If you don’t it’s just too bad.
 
‘Wholeness’ was crucial to Hamish: wholeness in life, wholeness in art, wholeness in his ‘divided Scotland’, and he believed that it was ‘poetry’ alone that could encompass this whole. In 1952 the publisher John Lehmann asked Hamish to explain a new sequence of poems he was planning and Hamish sent back a long statement that begins with a quotation from the German poet Heine:
 
‘Freedom, which has hitherto only become man here or there, must pass into the mass itself, into the lower strata of society, and become people.’ It seemed to me when I first read those words, that what Heine said of Freedom also applies to Poetry. Poetry becomes everyone and should be everyone. But in fact – at any rate in the Western World – it only becomes individuals here and there. Our most important task is still to make poetry ‘become people’ . . .
 
Hamish was constitutionally unable to separate his art, life and politics, and he knew that if he was to achieve what he was determined to achieve, he must ‘go underground’ – like Wallace and Joan of Arc, like Burns and Blake – and work with and through the common people.

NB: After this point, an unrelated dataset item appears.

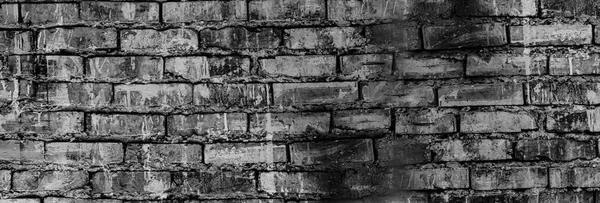 Black grunge background. Black old brick wall. Dark gray stone wall. Collapsing brickwork. Weathered stone wall.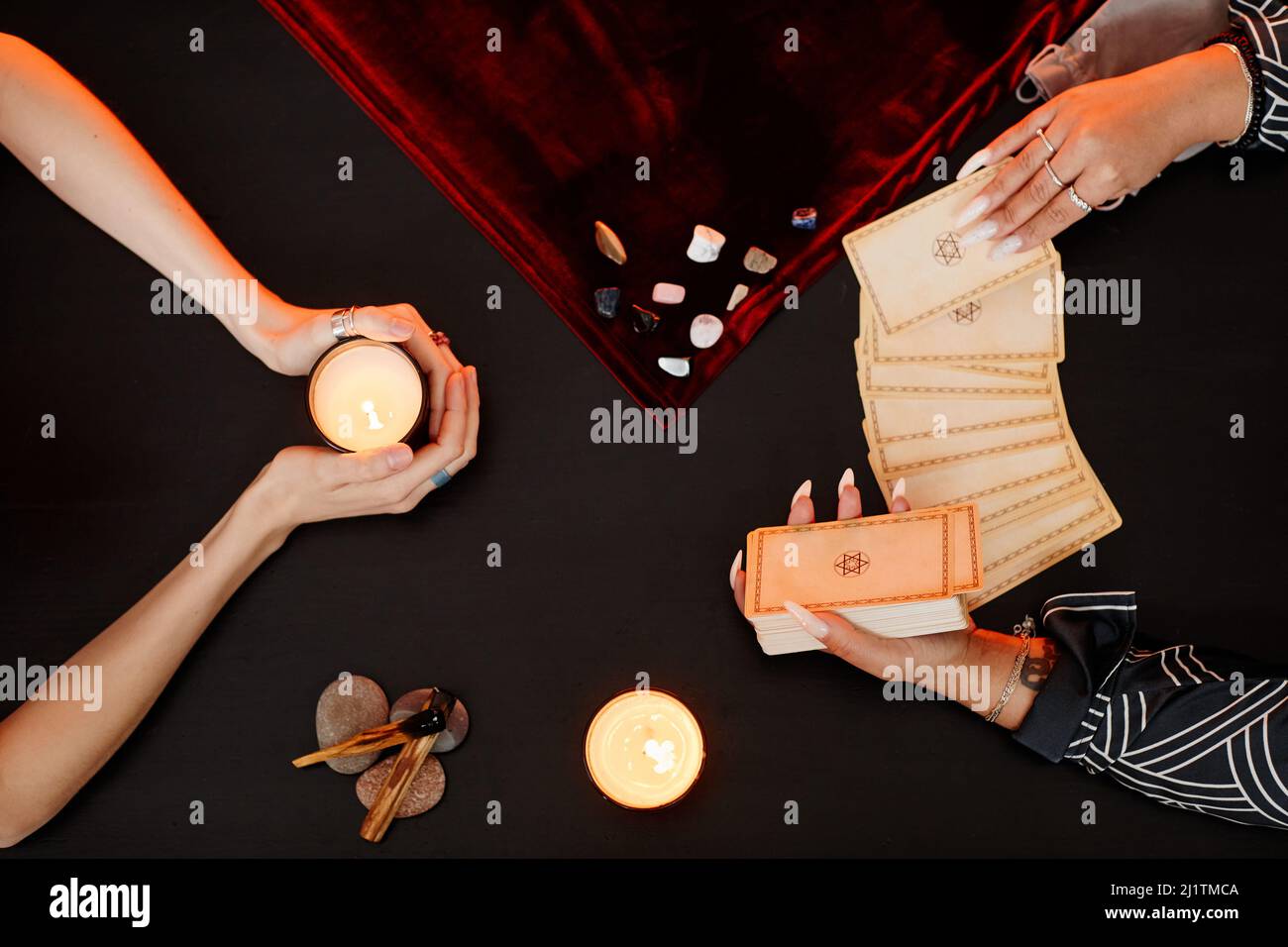 Draufsicht auf weibliche Wahrsagerin beim Lesen von Tarot-Karten für junge Frau, die bei spiritueller Seance zu Besuch ist Stockfoto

He had long foreseen that the historical ‘apostasy of the Scottish elite’ made new forms of cultural and political activism absolute necessities. Thus he made poetry his chief tool of change: he would invert received opinion, exult ‘the humble lowly’, espouse and disseminate new values, much as the Chinese sage Lao-tse had done two thousands years earlier:
 
            How did the great rivers and
            Seas gain dominion over the
            Hundred lesser streams?
            By being lower than they.
 
Like Yeats, Hamish had no fear of ‘the foul rag-and-bone shop of the heart’. He knew that personal honesty, beyond shame or the law, was a prerequisite not just for good poetry but for effective participation in any kind of revolutionary politics – because personal dishonesty preconditions both artists and political leaders to compromise and failure. Such honesty is meat and drink to a biographer.
 
Hamish had a sublime self-confidence. For him the possibilities of political and cultural defeat did not exist, at least while Scotland stands and mankind survives. As Hugh MacDiarmid recognised, Hamish was a force of nature, a man who somehow ‘embodied’ the Scots nation. He championed ‘the lived moment’, which he defined as ‘thrusting a rock in the craw / of devouring time’; he glorified in the oral tradition but also ruthlessly set down his inner thoughts, feelings and ambitions in private jottings, poems, songs, letters, aphorisms, anecdotes, essays, lecture notes. The Henderson archive is an enormous, un-catalogued collection of fascinating, largely unpublished material. Quotations from this magnificent compost heap of an archive feature prominently in this book and give it what I hope is an autobiographical vividness. As an artist, Hamish knew the power of the surprising. Lifelong he took pleasure in his ability to shock the complacent but, more importantly, with Druidic cunning he delighted in revealing more by always concealing something. Like any good teacher, Hamish Henderson liked to leave a student, an audience, an opponent, a drinking partner, a biographer, the reader, with something to do, with ideas to develop; the future to make.